▸ **Text excerpt**
· · · · · · ·

On Saturday, November 4th we hope you will join us for our 4th annual Working Educators Convention to share YOUR vision for Philadelphia's public schools. We invite EVERY educator, education advocate, and community member to join us for a day of building our skills, learning together, and discussing key public education issues with workshops organized by leaders in education, union, and justice work from all over the country. Plus, breakfast and lunch to break bread together, and childcare will be available to make sure everyone can join us.
Can you make it? Can you invite a fellow educator, parent, or public school advocate to join us?
4th Annual WE ConventionSaturday, November 4th // 9AM - 4PM
Old First Reformed UCC
151 N. 4th Street, Philadelphia PA 19106We are thrilled to have a keynote address by Erica Smiley, a progressive labor leader and Jobs with Justice's National Organizing Director- and a closing address from Massachusetts Teachers Association (MTA) President Barbara Madeloni!

· · · · · · ·

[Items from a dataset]
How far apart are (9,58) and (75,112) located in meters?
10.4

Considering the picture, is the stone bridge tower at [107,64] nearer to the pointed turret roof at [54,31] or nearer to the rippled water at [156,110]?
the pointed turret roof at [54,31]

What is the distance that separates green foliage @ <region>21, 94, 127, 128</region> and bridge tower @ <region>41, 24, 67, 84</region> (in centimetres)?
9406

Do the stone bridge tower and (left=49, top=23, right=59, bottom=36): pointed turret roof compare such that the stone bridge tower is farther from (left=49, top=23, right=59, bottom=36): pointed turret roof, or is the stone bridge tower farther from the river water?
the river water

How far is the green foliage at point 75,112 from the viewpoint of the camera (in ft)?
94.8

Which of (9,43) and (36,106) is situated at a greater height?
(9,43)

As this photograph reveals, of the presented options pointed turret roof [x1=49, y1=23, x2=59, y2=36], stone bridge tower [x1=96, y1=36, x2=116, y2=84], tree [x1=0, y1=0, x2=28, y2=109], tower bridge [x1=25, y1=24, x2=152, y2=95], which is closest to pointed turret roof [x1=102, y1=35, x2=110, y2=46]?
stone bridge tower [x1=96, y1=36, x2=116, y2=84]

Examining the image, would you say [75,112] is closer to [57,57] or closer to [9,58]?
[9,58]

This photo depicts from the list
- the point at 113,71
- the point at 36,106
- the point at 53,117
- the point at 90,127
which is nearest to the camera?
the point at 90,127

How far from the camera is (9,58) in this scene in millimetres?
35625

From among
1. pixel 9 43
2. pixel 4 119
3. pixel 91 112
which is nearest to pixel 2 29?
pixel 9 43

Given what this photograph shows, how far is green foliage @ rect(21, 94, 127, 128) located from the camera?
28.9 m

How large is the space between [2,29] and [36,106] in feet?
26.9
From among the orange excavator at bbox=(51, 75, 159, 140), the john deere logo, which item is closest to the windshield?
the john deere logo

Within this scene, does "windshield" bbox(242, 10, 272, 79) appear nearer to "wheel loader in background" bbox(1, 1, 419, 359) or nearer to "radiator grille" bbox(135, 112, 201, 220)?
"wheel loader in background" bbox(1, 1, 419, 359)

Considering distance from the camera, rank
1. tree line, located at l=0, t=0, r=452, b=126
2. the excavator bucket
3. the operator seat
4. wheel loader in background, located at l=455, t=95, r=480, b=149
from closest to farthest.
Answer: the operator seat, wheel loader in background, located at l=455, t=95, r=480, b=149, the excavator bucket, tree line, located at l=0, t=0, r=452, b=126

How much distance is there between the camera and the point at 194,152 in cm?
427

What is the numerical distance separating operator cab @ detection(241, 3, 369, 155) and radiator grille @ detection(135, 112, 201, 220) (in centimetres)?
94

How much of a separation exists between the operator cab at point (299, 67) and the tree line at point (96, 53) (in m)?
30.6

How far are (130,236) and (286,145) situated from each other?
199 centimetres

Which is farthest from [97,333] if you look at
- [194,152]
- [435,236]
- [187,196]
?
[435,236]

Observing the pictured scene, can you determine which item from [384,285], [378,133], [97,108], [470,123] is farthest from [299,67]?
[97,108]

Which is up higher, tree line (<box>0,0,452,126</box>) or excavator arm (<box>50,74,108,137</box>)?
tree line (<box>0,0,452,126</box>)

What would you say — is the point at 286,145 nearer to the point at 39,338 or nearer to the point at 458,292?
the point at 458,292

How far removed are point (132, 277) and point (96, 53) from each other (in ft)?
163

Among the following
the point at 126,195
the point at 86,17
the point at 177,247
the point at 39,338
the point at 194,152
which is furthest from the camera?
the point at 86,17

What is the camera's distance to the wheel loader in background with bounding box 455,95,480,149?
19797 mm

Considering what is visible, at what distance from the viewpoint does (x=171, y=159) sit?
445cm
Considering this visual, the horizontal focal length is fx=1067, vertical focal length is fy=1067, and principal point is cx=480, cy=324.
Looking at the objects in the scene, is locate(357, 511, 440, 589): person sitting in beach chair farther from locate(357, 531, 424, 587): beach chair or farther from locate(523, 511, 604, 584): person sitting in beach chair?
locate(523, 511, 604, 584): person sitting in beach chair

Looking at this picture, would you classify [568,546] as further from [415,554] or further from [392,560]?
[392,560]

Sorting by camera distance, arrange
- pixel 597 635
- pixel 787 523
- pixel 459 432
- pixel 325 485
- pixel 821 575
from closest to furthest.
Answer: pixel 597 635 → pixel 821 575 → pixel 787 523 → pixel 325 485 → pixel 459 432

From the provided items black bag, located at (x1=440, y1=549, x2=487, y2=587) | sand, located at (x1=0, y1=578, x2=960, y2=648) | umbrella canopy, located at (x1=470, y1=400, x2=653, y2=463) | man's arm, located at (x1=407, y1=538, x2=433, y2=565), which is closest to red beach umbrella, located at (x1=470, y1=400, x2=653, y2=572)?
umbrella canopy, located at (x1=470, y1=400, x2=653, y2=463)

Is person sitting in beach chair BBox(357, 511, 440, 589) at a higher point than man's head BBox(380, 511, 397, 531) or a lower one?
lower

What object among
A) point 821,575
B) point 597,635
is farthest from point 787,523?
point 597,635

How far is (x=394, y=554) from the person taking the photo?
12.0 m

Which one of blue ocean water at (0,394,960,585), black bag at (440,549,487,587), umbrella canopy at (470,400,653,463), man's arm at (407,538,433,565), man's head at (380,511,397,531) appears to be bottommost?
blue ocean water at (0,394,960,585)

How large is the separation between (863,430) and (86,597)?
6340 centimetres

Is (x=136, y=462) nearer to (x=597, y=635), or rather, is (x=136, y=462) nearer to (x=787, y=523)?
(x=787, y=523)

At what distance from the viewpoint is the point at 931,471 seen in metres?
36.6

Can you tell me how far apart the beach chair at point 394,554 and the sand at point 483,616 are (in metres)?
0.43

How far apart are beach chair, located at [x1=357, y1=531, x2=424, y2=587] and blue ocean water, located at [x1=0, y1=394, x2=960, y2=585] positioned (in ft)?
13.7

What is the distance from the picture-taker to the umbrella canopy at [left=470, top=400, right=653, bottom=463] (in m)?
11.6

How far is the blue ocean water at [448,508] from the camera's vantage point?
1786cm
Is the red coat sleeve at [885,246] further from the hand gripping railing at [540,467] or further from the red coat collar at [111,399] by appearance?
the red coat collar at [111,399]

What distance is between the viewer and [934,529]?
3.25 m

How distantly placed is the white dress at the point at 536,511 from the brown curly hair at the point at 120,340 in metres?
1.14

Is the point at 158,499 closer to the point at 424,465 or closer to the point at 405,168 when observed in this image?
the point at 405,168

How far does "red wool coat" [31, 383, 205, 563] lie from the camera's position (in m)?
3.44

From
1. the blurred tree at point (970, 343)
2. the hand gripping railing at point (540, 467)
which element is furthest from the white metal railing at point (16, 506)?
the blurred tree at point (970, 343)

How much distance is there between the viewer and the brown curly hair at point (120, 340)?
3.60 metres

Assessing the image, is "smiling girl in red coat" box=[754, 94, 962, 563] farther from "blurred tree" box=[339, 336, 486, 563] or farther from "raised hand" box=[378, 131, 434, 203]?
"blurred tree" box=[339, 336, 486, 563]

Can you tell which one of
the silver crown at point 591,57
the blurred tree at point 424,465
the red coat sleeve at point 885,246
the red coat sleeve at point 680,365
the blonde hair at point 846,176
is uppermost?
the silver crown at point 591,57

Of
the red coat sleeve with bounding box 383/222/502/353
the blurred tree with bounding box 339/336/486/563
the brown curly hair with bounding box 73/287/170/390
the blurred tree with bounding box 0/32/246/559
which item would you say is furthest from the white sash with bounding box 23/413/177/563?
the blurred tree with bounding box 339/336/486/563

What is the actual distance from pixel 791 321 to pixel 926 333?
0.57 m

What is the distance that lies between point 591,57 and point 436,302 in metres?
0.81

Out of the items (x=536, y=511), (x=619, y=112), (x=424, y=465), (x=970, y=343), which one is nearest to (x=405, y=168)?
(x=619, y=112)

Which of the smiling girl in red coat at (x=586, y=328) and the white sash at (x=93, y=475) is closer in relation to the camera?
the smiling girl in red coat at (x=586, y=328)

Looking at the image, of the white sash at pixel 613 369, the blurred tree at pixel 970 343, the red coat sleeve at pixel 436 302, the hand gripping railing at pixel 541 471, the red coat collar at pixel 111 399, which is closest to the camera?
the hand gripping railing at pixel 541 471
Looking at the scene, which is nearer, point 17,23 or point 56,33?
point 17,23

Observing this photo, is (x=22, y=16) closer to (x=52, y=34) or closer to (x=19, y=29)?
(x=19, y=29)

· · · · · · ·

▸ **Task instructions**
A - According to the convention announcement, who will give the keynote address?
B - Do these statements agree with the convention announcement? Answer yes or no for each and quote the deciding words. (i) Childcare will be offered at the event. (ii) This is the third annual Working Educators Convention. (iii) The closing address will be given by the president of the Massachusetts Teachers Association.
C - Pick up the convention announcement after its final sentence and keep writing.

▸ **The responses**
A - Erica Smiley, Jobs with Justice's National Organizing Director, will give the keynote address.

B -
(i) Yes: "childcare will be available"
(ii) No: "our 4th annual Working Educators Convention"
(iii) Yes: "a closing address from Massachusetts Teachers Association (MTA) President Barbara Madeloni"

C -
P.S. Check out Barbara Madeloni on Friday night for a free and public speech on "Pedagogy and Power: The Essential Role of Teacher's Unions in Movement Building", as part of the Critical Theories of Education Today Conference at the Friends Center!
Here's the full agenda:
Building Power through Organizing: 4th Annual Convention
Sat, Nov. 4, 2017 (9:00am-4pm), Old First Reformed UCC, 151 N. 4th Street
9:00-10:00am, Registration & Breakfast
10:00-10:45am, Keynote
“Building the 21st Century Labor Movement: Confronting White Supremacy to Build Shared Bargaining Power” by Erica Smiley (Jobs with Justice)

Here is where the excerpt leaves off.